- _EXCERPTED DATA_
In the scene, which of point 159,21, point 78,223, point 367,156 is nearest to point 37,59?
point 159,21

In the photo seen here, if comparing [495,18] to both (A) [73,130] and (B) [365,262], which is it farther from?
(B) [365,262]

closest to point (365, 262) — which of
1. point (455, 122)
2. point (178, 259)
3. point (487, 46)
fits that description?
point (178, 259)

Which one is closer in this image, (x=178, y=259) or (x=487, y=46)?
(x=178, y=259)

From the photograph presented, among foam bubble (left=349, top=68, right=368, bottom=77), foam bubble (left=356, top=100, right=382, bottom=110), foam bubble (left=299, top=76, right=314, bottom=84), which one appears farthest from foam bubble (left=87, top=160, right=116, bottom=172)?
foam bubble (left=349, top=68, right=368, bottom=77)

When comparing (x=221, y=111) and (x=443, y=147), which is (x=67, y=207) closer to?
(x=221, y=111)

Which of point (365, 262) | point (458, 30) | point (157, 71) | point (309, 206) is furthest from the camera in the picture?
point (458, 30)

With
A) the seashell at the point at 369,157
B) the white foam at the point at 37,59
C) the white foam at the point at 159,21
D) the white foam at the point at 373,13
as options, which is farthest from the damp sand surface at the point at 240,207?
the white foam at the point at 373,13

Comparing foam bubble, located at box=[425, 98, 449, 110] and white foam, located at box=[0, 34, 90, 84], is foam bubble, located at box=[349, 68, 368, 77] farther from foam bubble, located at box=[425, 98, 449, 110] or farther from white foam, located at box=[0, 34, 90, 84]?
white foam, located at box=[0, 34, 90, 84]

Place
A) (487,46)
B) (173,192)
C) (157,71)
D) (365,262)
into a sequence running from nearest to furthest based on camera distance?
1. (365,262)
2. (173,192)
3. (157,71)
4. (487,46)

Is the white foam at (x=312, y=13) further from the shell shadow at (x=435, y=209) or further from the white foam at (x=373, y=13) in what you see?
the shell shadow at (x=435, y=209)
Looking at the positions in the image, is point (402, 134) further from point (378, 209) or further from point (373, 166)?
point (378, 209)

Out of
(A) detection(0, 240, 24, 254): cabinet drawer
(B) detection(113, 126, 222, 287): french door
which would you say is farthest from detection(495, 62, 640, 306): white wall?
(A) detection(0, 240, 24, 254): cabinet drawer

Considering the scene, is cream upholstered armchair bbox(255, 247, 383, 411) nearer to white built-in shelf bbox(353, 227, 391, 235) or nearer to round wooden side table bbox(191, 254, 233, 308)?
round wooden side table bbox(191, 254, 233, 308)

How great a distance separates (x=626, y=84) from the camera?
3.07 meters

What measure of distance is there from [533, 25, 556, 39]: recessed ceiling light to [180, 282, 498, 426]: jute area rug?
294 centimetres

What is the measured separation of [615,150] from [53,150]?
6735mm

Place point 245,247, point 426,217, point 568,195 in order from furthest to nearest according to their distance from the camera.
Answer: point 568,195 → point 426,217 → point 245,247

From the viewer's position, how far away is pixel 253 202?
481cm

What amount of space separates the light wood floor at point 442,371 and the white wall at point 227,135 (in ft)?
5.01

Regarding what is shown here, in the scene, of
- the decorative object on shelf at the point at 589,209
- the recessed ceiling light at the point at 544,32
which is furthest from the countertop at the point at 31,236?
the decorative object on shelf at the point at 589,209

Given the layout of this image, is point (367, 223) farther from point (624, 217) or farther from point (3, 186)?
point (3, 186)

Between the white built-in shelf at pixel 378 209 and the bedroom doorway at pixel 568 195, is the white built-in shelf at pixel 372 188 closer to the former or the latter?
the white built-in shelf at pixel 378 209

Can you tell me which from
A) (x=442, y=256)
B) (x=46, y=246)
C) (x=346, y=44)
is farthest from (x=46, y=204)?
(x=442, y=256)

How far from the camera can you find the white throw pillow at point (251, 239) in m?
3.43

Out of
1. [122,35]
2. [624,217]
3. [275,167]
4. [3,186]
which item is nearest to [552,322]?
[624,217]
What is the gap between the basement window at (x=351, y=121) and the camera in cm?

--

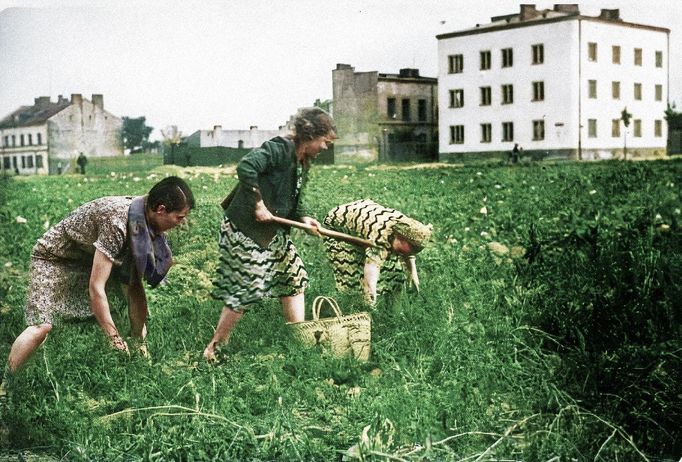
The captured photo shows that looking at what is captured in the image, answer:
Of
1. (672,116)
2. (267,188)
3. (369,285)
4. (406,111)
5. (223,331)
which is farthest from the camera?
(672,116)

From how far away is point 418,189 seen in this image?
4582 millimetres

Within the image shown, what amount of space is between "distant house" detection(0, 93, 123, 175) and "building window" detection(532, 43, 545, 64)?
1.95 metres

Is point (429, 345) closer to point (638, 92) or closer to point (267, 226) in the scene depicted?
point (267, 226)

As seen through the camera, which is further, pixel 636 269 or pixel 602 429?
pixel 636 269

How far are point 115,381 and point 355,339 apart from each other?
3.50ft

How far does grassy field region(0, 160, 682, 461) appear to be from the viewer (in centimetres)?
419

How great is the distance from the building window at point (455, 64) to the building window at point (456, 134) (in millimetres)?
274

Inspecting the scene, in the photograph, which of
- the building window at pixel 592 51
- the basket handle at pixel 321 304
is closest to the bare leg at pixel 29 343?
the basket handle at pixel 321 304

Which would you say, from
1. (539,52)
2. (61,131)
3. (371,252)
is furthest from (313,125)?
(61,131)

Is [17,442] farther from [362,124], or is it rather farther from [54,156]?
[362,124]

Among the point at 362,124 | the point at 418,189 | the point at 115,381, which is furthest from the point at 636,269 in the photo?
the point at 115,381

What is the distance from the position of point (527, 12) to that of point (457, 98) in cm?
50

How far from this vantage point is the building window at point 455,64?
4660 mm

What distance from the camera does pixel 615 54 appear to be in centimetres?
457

- _EXERCISE INSTRUCTIONS_
Turn the material from the line containing "Considering the scene, is" through the line containing "Answer: point 568,195" into a JSON list of strings, one string per line, leaving out blank lines.

- _EXERCISE RESULT_
[
  "Considering the scene, is cream upholstered armchair bbox(255, 247, 383, 411) nearer to white built-in shelf bbox(353, 227, 391, 235) or nearer to round wooden side table bbox(191, 254, 233, 308)?",
  "round wooden side table bbox(191, 254, 233, 308)",
  "How great a distance separates (x=626, y=84) from the camera?",
  "3.07 meters",
  "What measure of distance is there from [533, 25, 556, 39]: recessed ceiling light to [180, 282, 498, 426]: jute area rug?",
  "294 centimetres",
  "What is the measured separation of [615,150] from [53,150]?",
  "6735mm",
  "Place point 245,247, point 426,217, point 568,195 in order from furthest to nearest according to their distance from the camera.",
  "Answer: point 568,195 → point 426,217 → point 245,247"
]